─── Provided information

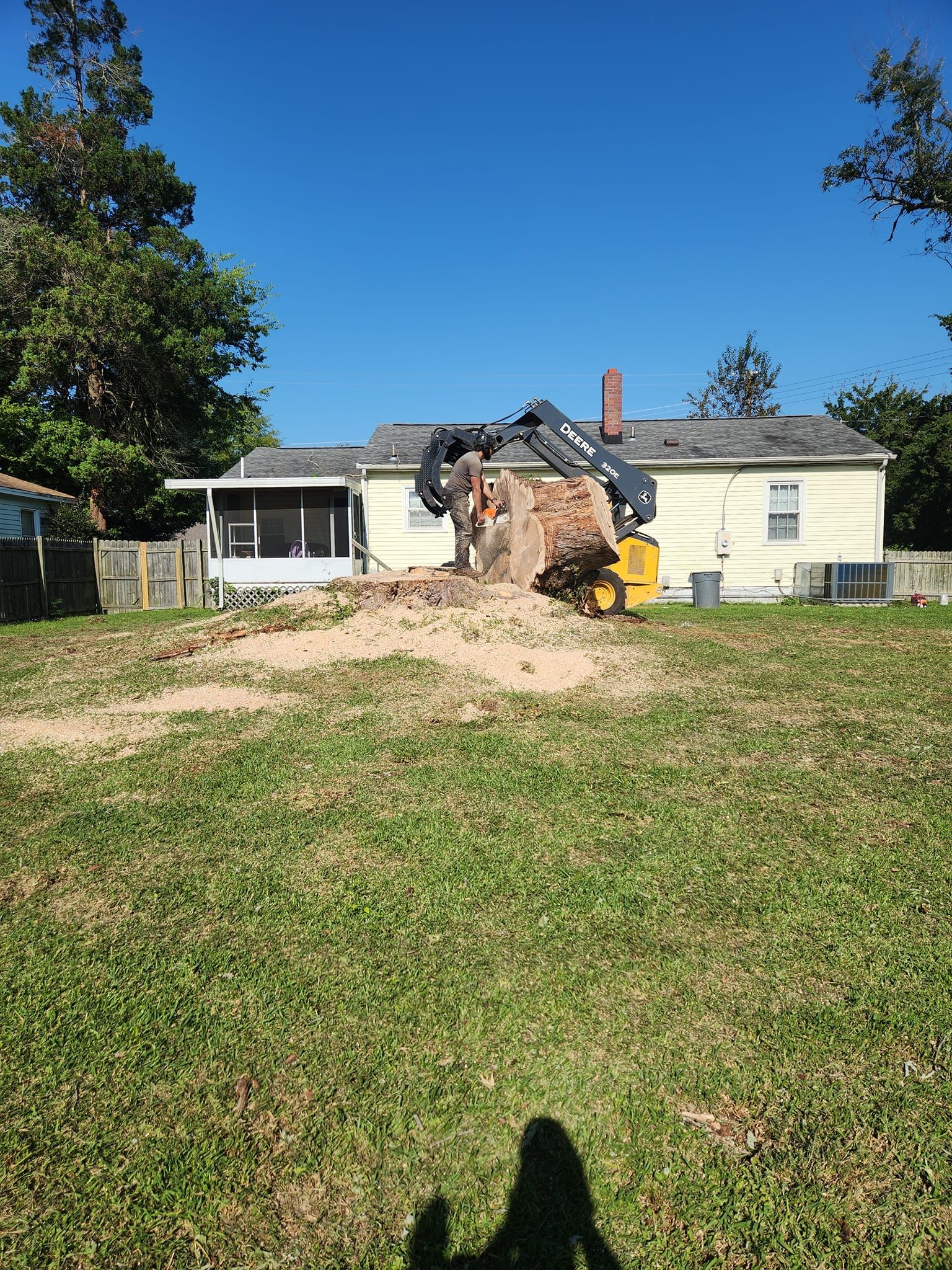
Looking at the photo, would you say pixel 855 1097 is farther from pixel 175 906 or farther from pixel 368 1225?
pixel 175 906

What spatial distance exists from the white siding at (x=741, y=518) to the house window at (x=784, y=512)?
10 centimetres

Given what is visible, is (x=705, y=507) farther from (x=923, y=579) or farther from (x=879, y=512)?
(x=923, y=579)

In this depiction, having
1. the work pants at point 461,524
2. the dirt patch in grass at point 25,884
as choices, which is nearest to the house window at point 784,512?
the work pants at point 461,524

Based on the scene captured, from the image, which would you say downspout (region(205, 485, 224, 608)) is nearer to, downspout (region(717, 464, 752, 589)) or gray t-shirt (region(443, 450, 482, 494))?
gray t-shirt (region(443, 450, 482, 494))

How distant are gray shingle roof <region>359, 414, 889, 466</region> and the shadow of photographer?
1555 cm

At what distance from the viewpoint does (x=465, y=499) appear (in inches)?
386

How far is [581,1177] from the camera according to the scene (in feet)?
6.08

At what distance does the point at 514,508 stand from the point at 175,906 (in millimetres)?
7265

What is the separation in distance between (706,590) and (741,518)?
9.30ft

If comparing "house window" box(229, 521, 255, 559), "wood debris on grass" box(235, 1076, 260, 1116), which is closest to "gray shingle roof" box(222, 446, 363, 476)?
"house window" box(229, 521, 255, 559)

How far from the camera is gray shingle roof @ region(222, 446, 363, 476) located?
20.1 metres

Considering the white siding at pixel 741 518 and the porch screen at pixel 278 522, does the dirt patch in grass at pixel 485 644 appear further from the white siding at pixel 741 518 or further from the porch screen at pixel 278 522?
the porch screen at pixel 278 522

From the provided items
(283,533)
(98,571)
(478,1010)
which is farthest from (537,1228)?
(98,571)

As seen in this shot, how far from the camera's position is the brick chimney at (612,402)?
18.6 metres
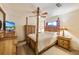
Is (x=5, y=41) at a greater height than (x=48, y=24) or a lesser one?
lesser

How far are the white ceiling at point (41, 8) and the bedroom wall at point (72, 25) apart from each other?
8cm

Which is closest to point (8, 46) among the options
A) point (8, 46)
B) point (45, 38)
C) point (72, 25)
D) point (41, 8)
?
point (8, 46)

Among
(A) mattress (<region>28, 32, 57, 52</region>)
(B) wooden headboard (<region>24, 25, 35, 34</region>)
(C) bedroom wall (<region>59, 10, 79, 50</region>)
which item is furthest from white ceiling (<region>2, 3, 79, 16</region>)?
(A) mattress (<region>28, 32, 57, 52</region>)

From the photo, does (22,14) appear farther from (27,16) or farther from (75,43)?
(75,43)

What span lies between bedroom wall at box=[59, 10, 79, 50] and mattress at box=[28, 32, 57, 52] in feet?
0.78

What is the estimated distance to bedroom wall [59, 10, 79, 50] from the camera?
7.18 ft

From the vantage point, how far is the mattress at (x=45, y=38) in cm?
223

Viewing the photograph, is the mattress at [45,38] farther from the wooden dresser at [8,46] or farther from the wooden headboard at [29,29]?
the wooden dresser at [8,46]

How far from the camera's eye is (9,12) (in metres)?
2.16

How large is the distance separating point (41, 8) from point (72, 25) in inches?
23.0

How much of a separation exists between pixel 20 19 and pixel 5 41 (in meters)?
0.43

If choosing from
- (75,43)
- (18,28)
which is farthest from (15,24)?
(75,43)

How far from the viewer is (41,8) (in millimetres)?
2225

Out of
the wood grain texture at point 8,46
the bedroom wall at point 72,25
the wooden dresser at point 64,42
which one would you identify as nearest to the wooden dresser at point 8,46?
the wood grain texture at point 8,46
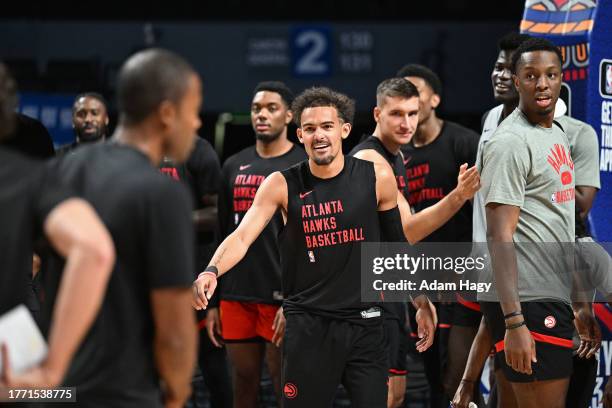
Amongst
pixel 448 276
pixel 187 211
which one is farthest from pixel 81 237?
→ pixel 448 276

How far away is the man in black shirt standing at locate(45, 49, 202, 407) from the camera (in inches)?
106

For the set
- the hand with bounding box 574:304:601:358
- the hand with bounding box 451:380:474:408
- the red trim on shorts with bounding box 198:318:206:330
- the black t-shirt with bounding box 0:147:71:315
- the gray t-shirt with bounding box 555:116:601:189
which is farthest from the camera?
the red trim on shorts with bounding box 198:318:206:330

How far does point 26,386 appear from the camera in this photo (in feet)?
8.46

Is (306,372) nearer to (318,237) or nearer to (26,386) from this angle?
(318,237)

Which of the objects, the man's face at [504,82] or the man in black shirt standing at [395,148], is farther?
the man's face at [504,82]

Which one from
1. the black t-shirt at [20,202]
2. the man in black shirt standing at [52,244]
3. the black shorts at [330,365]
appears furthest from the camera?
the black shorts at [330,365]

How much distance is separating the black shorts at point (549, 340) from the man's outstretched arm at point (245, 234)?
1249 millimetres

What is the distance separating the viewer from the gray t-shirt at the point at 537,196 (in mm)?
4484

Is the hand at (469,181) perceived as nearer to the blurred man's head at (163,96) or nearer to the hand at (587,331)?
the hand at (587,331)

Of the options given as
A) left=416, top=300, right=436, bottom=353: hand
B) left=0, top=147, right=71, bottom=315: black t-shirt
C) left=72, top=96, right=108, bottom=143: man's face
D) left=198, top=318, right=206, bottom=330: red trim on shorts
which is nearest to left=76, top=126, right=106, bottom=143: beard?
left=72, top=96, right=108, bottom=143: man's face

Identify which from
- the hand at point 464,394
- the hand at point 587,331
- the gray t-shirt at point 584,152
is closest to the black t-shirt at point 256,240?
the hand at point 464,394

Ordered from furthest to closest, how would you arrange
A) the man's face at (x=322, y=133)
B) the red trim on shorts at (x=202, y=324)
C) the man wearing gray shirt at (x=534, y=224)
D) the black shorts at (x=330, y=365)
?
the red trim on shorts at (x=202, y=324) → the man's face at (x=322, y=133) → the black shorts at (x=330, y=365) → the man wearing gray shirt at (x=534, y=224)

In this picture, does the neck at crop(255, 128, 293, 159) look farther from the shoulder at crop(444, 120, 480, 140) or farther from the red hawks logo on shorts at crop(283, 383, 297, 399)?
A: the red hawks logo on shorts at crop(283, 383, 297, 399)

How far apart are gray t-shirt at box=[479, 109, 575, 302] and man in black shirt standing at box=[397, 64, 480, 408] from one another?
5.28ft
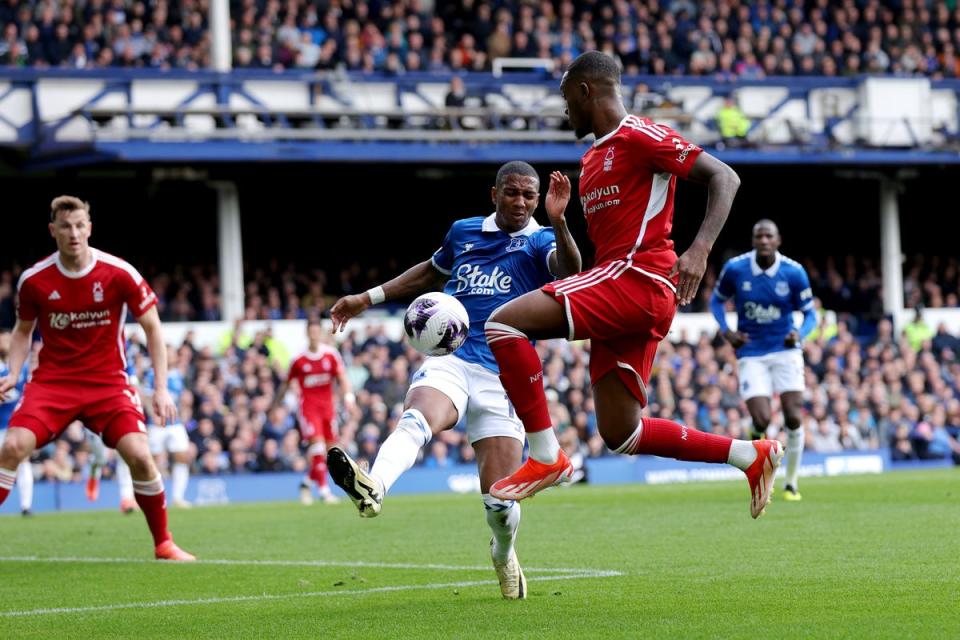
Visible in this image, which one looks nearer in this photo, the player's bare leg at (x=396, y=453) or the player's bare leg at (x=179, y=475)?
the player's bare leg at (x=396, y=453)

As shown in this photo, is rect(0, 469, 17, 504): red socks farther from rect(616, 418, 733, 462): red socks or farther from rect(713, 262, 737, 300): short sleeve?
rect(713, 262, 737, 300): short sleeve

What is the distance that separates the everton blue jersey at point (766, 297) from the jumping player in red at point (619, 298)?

──────

◆ **To do**: Produce an exact reproduction of the lines from the line containing "In this picture, does" through the last line of the records. Any picture is left out.

◆ **Response to this exercise**:
In this picture, does the neck at crop(255, 128, 293, 159) look farther from the shoulder at crop(444, 120, 480, 140) or farther from the red hawks logo on shorts at crop(283, 383, 297, 399)?
A: the red hawks logo on shorts at crop(283, 383, 297, 399)

How far apart are gray t-shirt at box=[479, 109, 575, 302] and man in black shirt standing at box=[397, 64, 480, 408] from one another?
5.28ft
Visible in this image, which one looks nearer in this photo, the player's bare leg at (x=396, y=453) or the player's bare leg at (x=179, y=475)?
the player's bare leg at (x=396, y=453)

As shown in this photo, is rect(0, 469, 17, 504): red socks farther from rect(616, 418, 733, 462): red socks or farther from rect(713, 262, 737, 300): short sleeve?
rect(713, 262, 737, 300): short sleeve

What is the distance that separates the everton blue jersey at point (766, 297) from the jumping player in red at point (619, 298)?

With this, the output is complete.